A federal judge in Georgia recently denied a plaintiff’s motion for conditional certification of a class-action lawsuit over wage and hour violations.
In Wallace v. Norcross Associates, LLC, the plaintiffs sought unpaid overtime wages under the federal Fair Labor Standards Act (FLSA). Alvina Wallace and the other litigants were sales associates or sales representatives employed by Norcross Associates, a telemarketing business that sold long-term telephone service contracts for providers like Verizon. During their employment, Wallace and the others worked on various sales campaigns geared toward business and residential customers. In return, they received payment along several different compensation schemes, including hourly pay, hourly pay and commissions, commissions only, commissions with $10 per hour recoverable draw, and an increasing hourly rate based on the total number of products and services sold.
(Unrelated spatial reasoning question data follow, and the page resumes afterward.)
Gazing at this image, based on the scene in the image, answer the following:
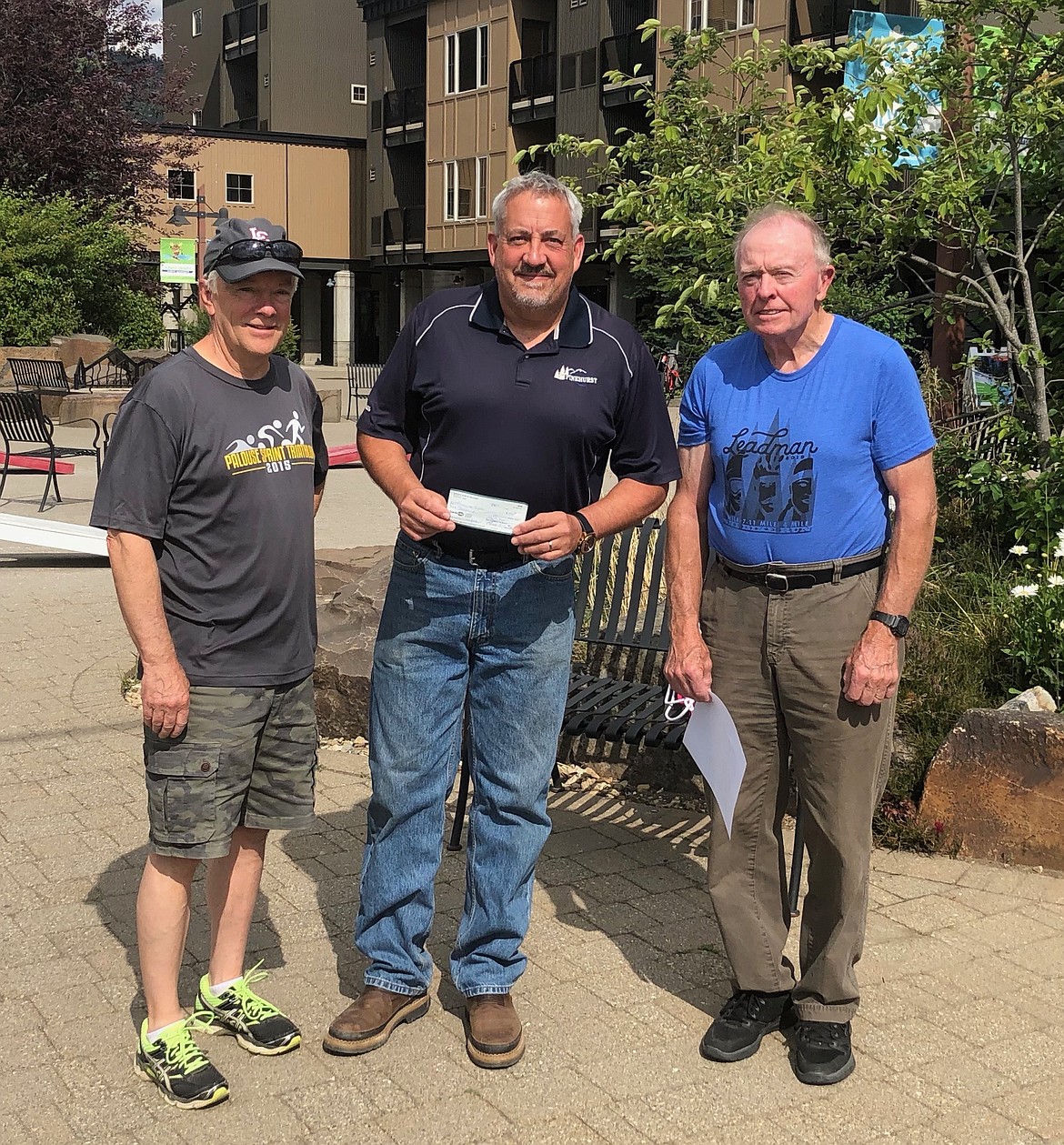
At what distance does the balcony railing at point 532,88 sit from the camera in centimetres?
4153

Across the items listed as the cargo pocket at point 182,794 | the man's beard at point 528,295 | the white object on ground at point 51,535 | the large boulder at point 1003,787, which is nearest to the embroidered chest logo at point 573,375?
the man's beard at point 528,295

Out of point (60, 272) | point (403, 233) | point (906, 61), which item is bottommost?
point (60, 272)

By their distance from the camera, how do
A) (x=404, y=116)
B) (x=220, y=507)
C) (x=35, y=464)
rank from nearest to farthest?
(x=220, y=507) → (x=35, y=464) → (x=404, y=116)

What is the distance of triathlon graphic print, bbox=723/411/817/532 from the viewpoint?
348cm

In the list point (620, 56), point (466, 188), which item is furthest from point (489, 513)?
point (466, 188)

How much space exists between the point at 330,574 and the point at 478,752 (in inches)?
138

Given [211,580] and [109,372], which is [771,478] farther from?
[109,372]

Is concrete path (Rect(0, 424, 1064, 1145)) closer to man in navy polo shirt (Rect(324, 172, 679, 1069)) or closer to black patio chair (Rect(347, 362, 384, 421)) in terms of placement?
man in navy polo shirt (Rect(324, 172, 679, 1069))

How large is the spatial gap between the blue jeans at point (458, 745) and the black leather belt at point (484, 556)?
2cm

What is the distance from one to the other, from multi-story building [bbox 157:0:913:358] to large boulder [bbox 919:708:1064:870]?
2820 centimetres

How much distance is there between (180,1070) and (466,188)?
44.8 m

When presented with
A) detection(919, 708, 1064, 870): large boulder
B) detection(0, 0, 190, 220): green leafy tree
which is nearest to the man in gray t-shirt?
detection(919, 708, 1064, 870): large boulder

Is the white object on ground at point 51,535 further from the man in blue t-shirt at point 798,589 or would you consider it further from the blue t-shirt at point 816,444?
the blue t-shirt at point 816,444

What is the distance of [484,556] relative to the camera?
3.62 metres
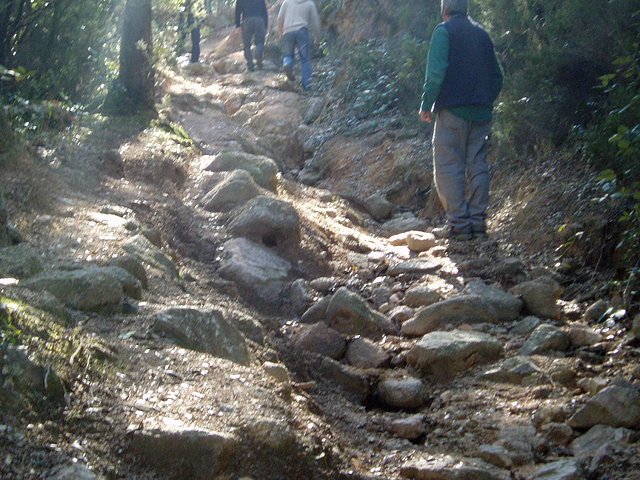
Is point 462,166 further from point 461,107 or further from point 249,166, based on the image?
point 249,166

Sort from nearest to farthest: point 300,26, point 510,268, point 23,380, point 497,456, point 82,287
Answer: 1. point 23,380
2. point 497,456
3. point 82,287
4. point 510,268
5. point 300,26

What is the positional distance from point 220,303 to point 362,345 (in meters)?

Under these schemes, Wallace was employed from April 2007 until March 2012, during which time she was compensated at an hourly rate, an hourly rate plus commissions, and commissions only with a $10 per hour recoverable draw. Other litigants were paid on a commissions-only basis with a $10 per hour recoverable draw or an hourly basis plus commissions. All involved claimed that they regularly worked more than 40 hours per week but were never paid overtime. They also argued that their employer never paid them all of the commissions that they earned. Their employer, for its part, claimed that it had paid the litigants for all of their time. Nonetheless, Wallace and the other litigants sought FLSA section 216(b) class status.